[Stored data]

************

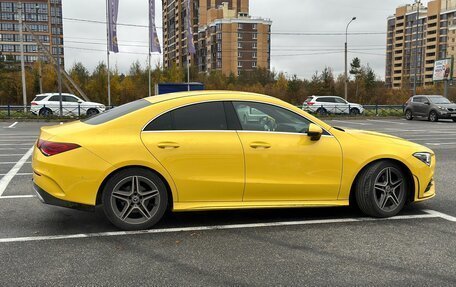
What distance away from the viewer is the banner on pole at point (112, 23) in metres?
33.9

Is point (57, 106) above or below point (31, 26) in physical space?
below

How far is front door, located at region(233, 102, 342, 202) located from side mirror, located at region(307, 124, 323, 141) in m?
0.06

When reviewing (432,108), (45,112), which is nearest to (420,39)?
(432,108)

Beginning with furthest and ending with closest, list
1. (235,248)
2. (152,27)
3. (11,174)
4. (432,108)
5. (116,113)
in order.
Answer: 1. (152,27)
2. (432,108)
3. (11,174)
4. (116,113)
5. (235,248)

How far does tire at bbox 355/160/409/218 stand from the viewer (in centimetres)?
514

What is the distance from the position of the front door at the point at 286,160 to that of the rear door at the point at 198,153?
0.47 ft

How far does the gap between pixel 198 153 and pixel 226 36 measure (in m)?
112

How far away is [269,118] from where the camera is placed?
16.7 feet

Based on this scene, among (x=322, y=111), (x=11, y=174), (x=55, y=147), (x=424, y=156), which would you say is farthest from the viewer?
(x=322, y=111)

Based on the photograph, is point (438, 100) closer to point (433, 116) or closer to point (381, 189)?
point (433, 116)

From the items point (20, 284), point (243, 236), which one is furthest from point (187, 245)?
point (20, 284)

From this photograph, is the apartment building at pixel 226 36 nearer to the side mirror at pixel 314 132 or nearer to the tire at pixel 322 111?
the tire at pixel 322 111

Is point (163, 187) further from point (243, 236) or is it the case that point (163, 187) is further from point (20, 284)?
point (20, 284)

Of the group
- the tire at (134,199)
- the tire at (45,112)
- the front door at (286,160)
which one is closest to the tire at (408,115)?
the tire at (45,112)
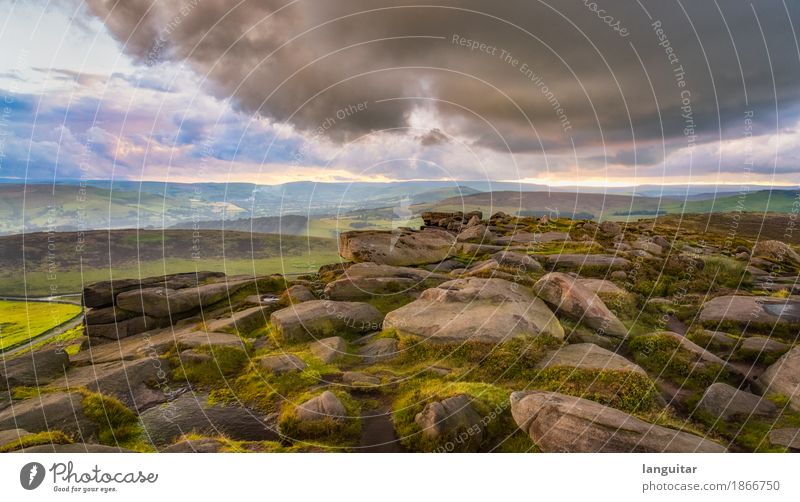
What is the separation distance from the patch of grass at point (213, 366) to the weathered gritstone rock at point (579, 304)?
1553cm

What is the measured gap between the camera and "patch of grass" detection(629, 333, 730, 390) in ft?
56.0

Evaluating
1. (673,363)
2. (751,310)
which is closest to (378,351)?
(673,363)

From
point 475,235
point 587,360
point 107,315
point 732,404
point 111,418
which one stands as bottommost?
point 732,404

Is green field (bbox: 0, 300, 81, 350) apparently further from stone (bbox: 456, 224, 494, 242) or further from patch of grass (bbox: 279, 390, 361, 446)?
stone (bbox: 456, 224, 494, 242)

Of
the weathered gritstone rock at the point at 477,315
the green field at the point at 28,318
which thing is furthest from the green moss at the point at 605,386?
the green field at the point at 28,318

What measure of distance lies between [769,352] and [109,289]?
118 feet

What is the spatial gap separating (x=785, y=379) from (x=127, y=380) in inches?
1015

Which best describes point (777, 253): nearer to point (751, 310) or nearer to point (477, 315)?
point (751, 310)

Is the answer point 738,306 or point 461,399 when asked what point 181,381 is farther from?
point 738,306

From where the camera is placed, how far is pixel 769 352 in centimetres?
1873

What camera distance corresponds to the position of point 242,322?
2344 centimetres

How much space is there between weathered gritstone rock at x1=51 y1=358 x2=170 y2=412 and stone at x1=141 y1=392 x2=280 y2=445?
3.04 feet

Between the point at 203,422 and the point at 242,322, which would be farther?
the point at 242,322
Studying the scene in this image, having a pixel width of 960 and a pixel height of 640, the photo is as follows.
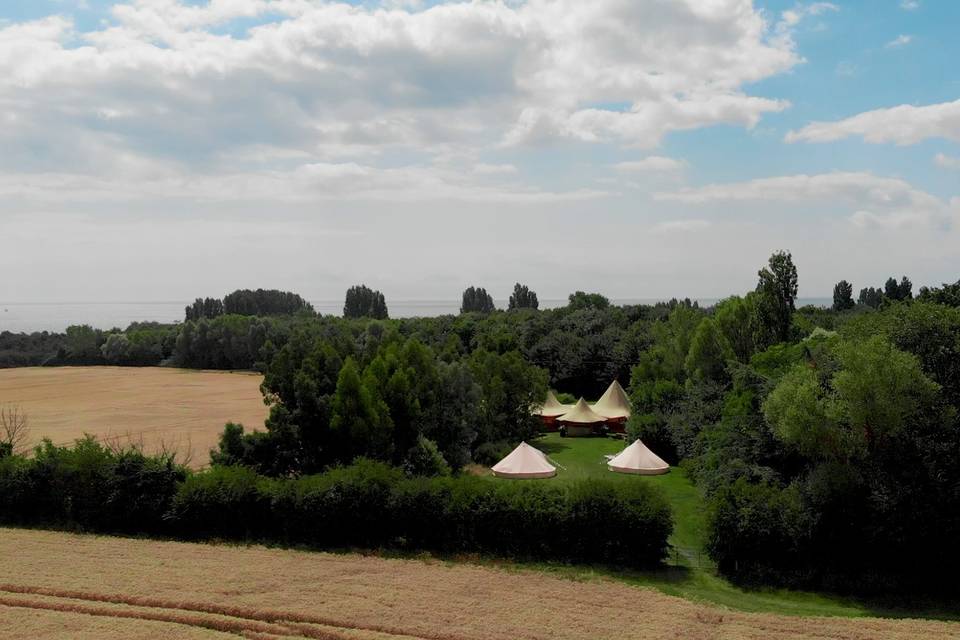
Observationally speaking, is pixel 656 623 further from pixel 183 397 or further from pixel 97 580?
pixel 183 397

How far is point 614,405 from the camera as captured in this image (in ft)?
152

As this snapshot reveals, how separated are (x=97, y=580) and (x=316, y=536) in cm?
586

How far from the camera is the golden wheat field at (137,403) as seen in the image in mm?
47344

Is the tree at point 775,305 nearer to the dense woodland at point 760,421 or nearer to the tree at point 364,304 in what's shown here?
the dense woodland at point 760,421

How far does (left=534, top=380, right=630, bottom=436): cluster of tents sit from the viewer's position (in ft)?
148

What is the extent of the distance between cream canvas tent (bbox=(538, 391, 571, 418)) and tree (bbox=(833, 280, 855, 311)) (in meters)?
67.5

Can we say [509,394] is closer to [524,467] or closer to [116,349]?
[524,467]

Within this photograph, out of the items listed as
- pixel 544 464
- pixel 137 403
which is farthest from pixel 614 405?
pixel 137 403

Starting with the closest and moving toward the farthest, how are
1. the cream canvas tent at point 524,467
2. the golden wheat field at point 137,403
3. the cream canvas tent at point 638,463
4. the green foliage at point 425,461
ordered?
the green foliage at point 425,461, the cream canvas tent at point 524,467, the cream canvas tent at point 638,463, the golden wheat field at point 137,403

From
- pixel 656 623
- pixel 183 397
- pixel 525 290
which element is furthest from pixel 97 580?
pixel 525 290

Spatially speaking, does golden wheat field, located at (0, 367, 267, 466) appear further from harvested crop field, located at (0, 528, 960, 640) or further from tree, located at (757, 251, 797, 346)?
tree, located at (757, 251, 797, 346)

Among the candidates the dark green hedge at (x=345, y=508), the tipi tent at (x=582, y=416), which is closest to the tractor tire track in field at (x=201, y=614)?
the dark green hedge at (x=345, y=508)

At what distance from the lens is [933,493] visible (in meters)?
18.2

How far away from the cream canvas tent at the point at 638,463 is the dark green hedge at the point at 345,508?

************

# Work instructions
Give every line of the material above as a numbered list, leaving out the blank lines. Keep the picture markers out of your answer.

# Finished answer
1. What distance away from the viewer is the banner on pole at point (112, 23) in metres?
2. 33.9
3. Is point (57, 106) above or below point (31, 26) in physical space?
4. below
5. How far is front door, located at region(233, 102, 342, 202) located from side mirror, located at region(307, 124, 323, 141) in m?
6. 0.06
7. When reviewing (432,108), (45,112), which is nearest to (420,39)?
8. (432,108)
9. Beginning with furthest and ending with closest, list
10. 1. (235,248)
11. 2. (152,27)
12. 3. (11,174)
13. 4. (432,108)
14. 5. (116,113)
15. in order.
16. Answer: 1. (152,27)
17. 2. (432,108)
18. 3. (11,174)
19. 4. (116,113)
20. 5. (235,248)
21. How far does tire at bbox 355/160/409/218 stand from the viewer (in centimetres)?
22. 514
23. What is the distance from the position of the front door at the point at 286,160 to that of the rear door at the point at 198,153?
24. 0.47 ft
25. How far does the gap between pixel 198 153 and pixel 226 36 measure (in m)?
26. 112
27. How far away is [269,118] from where the camera is placed?
28. 16.7 feet
29. Based on this scene, among (x=322, y=111), (x=11, y=174), (x=55, y=147), (x=424, y=156), which would you say is farthest from the viewer?
30. (x=322, y=111)
31. Based on the photograph, is point (438, 100) closer to point (433, 116) or closer to point (381, 189)?
32. point (433, 116)
33. From the items point (20, 284), point (243, 236), which one is furthest from point (187, 245)?
34. point (20, 284)
35. From this photograph, is the apartment building at pixel 226 36 nearer to the side mirror at pixel 314 132 or nearer to the tire at pixel 322 111?
36. the tire at pixel 322 111
37. Is point (163, 187) further from point (243, 236) or is it the case that point (163, 187) is further from point (20, 284)?
38. point (20, 284)
39. Of the group
40. - the tire at (134,199)
41. - the tire at (45,112)
42. - the front door at (286,160)
43. which one is closest to the tire at (408,115)?
44. the tire at (45,112)
45. What is the separation distance from the patch of grass at point (213, 366) to the weathered gritstone rock at point (579, 304)?
46. 1553cm
47. What is the measured gap between the camera and "patch of grass" detection(629, 333, 730, 390) in ft?
48. 56.0
49. Evaluating
50. 1. (673,363)
51. 2. (751,310)
52. which is closest to (378,351)?
53. (673,363)
54. From
55. point 475,235
56. point 587,360
57. point 107,315
58. point 732,404
59. point 111,418
60. which one stands as bottommost?
61. point 732,404
62. Is green field (bbox: 0, 300, 81, 350) apparently further from stone (bbox: 456, 224, 494, 242) or further from patch of grass (bbox: 279, 390, 361, 446)?
63. stone (bbox: 456, 224, 494, 242)
64. Of
65. the weathered gritstone rock at the point at 477,315
66. the green field at the point at 28,318
67. which thing is furthest from the green moss at the point at 605,386?
68. the green field at the point at 28,318
69. What measure of distance lies between [769,352] and [109,289]?
70. 118 feet
71. What is the spatial gap separating (x=785, y=379) from (x=127, y=380) in inches?
72. 1015
73. Which best describes point (777, 253): nearer to point (751, 310) or nearer to point (477, 315)?
74. point (751, 310)
75. Is the answer point 738,306 or point 461,399 when asked what point 181,381 is farther from?
76. point 738,306
77. From where the camera is placed, how far is pixel 769 352 in centimetres?
78. 1873
79. What camera distance corresponds to the position of point 242,322?
80. 2344 centimetres
81. How much space is there between weathered gritstone rock at x1=51 y1=358 x2=170 y2=412 and stone at x1=141 y1=392 x2=280 y2=445?
82. 3.04 feet
83. Between the point at 203,422 and the point at 242,322, which would be farther?
84. the point at 242,322
85. Studying the scene in this image, having a pixel width of 960 and a pixel height of 640, the photo is as follows.
86. Observationally speaking, is pixel 656 623 further from pixel 183 397 or further from pixel 97 580?
87. pixel 183 397
88. How far is point 614,405 from the camera as captured in this image (in ft)?
89. 152
90. As this snapshot reveals, how separated are (x=97, y=580) and (x=316, y=536) in cm?
91. 586
92. How far from the camera is the golden wheat field at (137,403) as seen in the image in mm?
93. 47344
94. Is the tree at point 775,305 nearer to the dense woodland at point 760,421 or nearer to the tree at point 364,304 in what's shown here?
95. the dense woodland at point 760,421
96. How far does (left=534, top=380, right=630, bottom=436): cluster of tents sit from the viewer's position (in ft)?
97. 148
98. What is the extent of the distance between cream canvas tent (bbox=(538, 391, 571, 418)) and tree (bbox=(833, 280, 855, 311)) (in meters)?
99. 67.5
100. Can we say [509,394] is closer to [524,467] or closer to [116,349]?
101. [524,467]
102. Within this photograph, out of the items listed as
103. - pixel 544 464
104. - pixel 137 403
105. which is farthest from pixel 614 405?
106. pixel 137 403
107. Starting with the closest and moving toward the farthest, how are
108. 1. the cream canvas tent at point 524,467
109. 2. the golden wheat field at point 137,403
110. 3. the cream canvas tent at point 638,463
111. 4. the green foliage at point 425,461
112. ordered?
113. the green foliage at point 425,461, the cream canvas tent at point 524,467, the cream canvas tent at point 638,463, the golden wheat field at point 137,403
114. From
115. - pixel 656 623
116. - pixel 183 397
117. - pixel 525 290
118. which element is furthest from pixel 97 580?
119. pixel 525 290
120. Spatially speaking, does golden wheat field, located at (0, 367, 267, 466) appear further from harvested crop field, located at (0, 528, 960, 640) or further from tree, located at (757, 251, 797, 346)?
121. tree, located at (757, 251, 797, 346)
122. Among the candidates the dark green hedge at (x=345, y=508), the tipi tent at (x=582, y=416), which is closest to the tractor tire track in field at (x=201, y=614)?
123. the dark green hedge at (x=345, y=508)
124. At what distance from the lens is [933,493] visible (in meters)?
125. 18.2
126. How far away from the cream canvas tent at the point at 638,463 is the dark green hedge at the point at 345,508?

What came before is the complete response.